Neutrons induce a number of nuclear reactions on stable isotopes of germanium, which produce characteristic signatures in the spectra of germanium detectors. These have been studied in great detail many times during the last twenty-odd years, with the aim to either improve on the knowledge of background spectra of germanium detectors, or for determination of neutron fluxes at the position of the detector [1-11]. Some of the studies dealt with environmental neutrons of cosmic-ray origin while some used different neutron sources, mostly with the fission spectrum. The findings were quite similar, irrespective of the origin of the neutrons.

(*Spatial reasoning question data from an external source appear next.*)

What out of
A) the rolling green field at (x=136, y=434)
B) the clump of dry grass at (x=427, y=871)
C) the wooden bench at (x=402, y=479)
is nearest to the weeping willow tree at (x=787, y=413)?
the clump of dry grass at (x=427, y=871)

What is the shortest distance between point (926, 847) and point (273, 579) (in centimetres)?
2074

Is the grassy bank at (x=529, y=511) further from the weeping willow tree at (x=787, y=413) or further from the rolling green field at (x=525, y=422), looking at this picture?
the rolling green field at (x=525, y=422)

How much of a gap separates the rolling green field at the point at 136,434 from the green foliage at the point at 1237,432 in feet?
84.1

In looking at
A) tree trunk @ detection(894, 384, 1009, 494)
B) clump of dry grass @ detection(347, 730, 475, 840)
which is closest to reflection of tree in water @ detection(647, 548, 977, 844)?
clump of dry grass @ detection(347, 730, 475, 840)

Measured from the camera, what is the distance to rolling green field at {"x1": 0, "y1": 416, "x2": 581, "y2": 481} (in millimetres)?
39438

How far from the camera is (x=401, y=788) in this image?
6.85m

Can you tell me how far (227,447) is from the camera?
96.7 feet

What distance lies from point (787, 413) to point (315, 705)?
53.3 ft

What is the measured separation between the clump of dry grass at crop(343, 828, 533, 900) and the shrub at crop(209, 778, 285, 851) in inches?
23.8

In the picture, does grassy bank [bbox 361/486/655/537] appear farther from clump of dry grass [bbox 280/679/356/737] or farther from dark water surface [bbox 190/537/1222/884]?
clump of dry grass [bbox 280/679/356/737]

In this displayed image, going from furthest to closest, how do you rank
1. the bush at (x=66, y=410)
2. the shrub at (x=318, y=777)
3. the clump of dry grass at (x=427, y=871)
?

Most of these studies were performed with analog spectroscopy systems, while we today witness the increased use of digital spectroscopy systems, which offer the possibility to gain some insight into the dynamics of the processes involved. We thus undertook the time-differentiated study of some of these processes induced by Cf-252 fission neutrons by using one of the contemporary commercial flexible digital spectroscopy systems.

2. The experiment

The detailed description of our laboratory is given elsewhere [0]. Experimental setup used in this study consists of a small volume (2 liters) liquid scintillator (NE213) detector and a 15% efficiency coaxial HPGe detector, positioned as schematically presented in Fig.1.

Fig.1. The layout of the experiment (view from above)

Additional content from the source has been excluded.